The "Green" Dilemma: Is it Worth It?

I ran across an article by Diane Mastrull of The Philadelphia Inquirer that does a nice job of capturing the dilemma facing owners and managers of existing office space when it comes to going "green"; namely, does the ROI justify the expense?  A couple of things about the article caught my eye in particular:

  • According to green-building advocates, in the last few years employers have reported a growing number of job applicants asking about workplace-sustainability efforts.  Really?
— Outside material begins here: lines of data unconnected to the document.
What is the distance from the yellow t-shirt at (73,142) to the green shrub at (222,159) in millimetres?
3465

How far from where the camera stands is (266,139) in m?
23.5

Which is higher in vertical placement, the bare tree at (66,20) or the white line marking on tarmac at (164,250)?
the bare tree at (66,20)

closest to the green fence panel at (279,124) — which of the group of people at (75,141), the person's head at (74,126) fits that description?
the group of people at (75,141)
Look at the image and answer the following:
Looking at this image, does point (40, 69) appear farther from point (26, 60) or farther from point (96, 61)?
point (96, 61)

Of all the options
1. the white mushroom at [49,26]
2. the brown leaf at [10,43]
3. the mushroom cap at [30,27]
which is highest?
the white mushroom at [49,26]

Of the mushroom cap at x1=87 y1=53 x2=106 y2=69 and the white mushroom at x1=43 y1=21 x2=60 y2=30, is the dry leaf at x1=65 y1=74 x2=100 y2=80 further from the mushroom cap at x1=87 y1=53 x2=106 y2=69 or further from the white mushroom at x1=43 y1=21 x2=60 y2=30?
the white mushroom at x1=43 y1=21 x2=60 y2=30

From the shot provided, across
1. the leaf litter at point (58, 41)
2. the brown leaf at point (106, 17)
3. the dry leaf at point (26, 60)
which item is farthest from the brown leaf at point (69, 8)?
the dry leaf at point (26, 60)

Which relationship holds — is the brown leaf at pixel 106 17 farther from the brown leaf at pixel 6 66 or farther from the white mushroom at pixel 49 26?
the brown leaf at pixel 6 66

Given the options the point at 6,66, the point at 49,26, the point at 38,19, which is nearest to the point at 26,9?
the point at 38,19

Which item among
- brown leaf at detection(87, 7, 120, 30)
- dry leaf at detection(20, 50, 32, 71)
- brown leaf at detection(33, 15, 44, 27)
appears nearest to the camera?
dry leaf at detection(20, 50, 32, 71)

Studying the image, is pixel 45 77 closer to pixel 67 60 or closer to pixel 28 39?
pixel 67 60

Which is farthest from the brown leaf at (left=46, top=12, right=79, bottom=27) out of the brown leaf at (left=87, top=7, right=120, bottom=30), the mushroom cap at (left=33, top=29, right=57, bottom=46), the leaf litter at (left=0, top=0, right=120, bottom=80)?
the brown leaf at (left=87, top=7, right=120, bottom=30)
This surprised me given the employment climate over the last couple of years.  Has sustainability become an employment deal-breaker?  If anybody can point me to studies on this issue, I would be much obliged. 
  • One of the owners profiled in the article -- APF Properties -- started out wanting to pursue a silver LEED rating upon purchasing 1601 Market Street (managed by Cushman & Wakefield's Philadelphia office) but quickly had to downgrade to qualifying for LEED certification to start given the fact that $200k in capital improvements would be needed to seek a silver rating.
  • Developer Donald Pulver, of the Oliver Tyrone Pulver Corporation, which has built a mini-empire of office space along the Schuykill River and otherwise has an impressive portfolio, does not see the upside to LEED certification, indicating that "what you get versus what you pay was not worth it to us."
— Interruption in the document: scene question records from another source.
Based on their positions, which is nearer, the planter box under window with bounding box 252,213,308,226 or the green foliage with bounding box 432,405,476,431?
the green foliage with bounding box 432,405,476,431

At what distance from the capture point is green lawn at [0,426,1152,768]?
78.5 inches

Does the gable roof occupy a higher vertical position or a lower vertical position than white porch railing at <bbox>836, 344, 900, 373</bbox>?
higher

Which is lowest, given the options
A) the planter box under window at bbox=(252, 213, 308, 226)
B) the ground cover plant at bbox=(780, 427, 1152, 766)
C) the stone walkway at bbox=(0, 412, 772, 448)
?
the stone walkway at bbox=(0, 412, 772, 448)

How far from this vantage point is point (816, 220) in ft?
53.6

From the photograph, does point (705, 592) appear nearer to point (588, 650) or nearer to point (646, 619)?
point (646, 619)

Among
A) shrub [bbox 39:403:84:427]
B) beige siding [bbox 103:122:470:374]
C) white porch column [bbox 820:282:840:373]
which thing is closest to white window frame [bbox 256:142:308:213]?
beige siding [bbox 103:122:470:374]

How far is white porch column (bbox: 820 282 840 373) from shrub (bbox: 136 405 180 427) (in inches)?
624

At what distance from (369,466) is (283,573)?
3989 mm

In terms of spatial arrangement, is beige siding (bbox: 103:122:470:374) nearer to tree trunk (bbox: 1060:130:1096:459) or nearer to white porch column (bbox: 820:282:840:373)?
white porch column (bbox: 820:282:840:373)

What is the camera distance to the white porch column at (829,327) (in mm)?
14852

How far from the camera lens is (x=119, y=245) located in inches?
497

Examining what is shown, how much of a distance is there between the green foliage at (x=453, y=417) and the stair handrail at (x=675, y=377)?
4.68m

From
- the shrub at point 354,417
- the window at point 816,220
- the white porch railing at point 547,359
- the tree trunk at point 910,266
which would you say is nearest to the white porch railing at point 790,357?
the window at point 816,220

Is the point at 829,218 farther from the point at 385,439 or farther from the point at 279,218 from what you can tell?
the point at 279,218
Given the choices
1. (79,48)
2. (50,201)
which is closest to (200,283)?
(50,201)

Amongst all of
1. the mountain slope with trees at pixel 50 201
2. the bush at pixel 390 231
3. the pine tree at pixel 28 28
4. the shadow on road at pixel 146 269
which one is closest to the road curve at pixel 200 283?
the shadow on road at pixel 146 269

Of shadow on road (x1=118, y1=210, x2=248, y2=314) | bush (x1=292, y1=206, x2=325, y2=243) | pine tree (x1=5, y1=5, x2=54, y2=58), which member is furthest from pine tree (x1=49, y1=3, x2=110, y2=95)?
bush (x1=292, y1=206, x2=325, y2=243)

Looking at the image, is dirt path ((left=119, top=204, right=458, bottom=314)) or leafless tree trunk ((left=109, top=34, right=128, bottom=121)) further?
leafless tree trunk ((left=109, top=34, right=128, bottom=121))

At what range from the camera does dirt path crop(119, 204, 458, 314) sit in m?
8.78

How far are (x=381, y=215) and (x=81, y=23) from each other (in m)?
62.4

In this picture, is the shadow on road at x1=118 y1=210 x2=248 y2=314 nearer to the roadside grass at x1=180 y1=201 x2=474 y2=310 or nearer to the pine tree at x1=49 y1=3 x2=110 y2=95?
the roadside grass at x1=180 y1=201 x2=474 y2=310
MY TAKE: the song remains the same.  Green building is laudable across the board and can serve as a point of distinction for purposes of marketing and rent.  However, most owners of existing office space will be reluctant participants unless and until the ROI outweighs the cost.  This will be especially true when Class C properties are involved.

 

Local Press Round-Up

 Here are a couple of articles from newspapers serving the South Jersey area that caught my eye over the weekend:

The first is by Diane Mastrull of The Philadelphia Inquirer about an upscale multi-family property in New York using a wastewater-recycling system designed, installed and managed by American Water, which is based in Voorhees, NJ.  The name of the property is the Visionaire, located in Battery Park, which opened in September/2008 with LEED Platinum certification, the highest of the U.S. Green Building Council's sustainability standards.

The information about American Water's efforts to become more efficient and green is interesting, but what caught my eye was the fact that the owner's decision to use the system at a cost of nearly $2 million was an incentive from NYC: a 25% reduction in water rates.  According to Russell Albanese of the Albanese Organization, developer of the Visionaire:

The city's rates have been increasing on average 11 percent a year, so the savings over time should become more significant.
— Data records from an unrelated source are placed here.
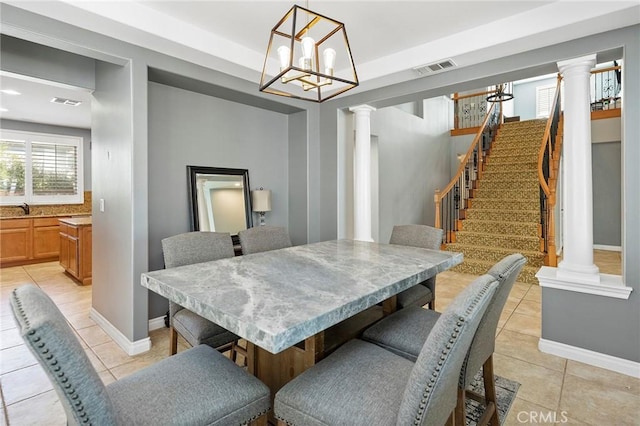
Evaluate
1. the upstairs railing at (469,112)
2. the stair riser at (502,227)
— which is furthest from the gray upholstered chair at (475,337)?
the upstairs railing at (469,112)

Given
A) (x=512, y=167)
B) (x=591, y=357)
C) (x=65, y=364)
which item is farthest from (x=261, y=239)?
(x=512, y=167)

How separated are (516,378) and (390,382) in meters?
1.68

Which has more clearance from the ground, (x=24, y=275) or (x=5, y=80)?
(x=5, y=80)

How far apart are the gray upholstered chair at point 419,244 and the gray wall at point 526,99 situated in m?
9.04

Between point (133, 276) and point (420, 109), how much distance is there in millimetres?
6503

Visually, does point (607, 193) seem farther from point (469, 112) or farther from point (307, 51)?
point (307, 51)

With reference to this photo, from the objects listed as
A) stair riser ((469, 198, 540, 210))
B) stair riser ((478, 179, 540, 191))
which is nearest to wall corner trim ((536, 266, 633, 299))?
stair riser ((469, 198, 540, 210))

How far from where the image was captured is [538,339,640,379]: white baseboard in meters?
2.42

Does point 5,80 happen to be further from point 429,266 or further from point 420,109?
point 420,109

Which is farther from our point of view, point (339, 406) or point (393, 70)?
point (393, 70)

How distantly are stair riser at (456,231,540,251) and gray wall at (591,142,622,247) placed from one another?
121 inches

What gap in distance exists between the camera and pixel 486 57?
299cm

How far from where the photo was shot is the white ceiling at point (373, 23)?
2.36 metres

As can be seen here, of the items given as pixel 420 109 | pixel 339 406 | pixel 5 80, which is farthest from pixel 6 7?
pixel 420 109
The second article was from Erik Ortiz of The Press of Atlantic City about the generally still-bleak outlook for local malls and retail in Atlantic County, NJ.  What caught my eye was the efforts by the new owners of Heather Croft Square to increase occupancy which apparently will include new frontage.

The moral of the stories for me: sometimes you have to spend money to make money.

Green Building and Surety Bonds

I am a regular reader of the Best Practices Construction Law blog by Matt DeVries. If you work for a small business in the construction industry, I highly recommend that you check it out.  Matt has an excellent sense of the issues -- legal and otherwise -- of interest to professionals in construction. 

Recently, Matt provided an informative "guest post" from Kevin Kaiser of SuretyBonds.com about how green building is becoming increasingly more problematic for the surety industry.  As noted in the post, many surety companies will not bond a contractor where any type of "green" or "energy efficiency" benchmarks must be met under the contract.  The primary reason for the surety industry's reluctance to embrace green building: issues of risk management and liability.

If the contract calls for third-party certification -- e.g., by the U.S. Green Building Council -- who is liable if the building fails to meet the third-party's requirements?  Your initial answer may be the bonded contractor, but what if the contractor does not have control over LEED certification? Interesting stuff. 

The impact on contractors should be obvious: if unable to get bonded or if the bond cost is too high, then a contractor's ability to get the job and profit from it is dramatically diminished. My take: green building is here to stay in both the public and private sectors, the "friction" discussed in the post will be around for a while and it will be left to contractors to press the issues.

The key for contractors will be to have well-crafted construction documents clearly defining the following with respect to "green building" benchmarks: how will compliance be measured; who is responsible for meeting the benchmark; and the extent of liability -- e.g., monetary cap? Rebuild the entire building? -- if the benchmark is not met. This seems to be an area where contract ambiguity is not the contractor's friend.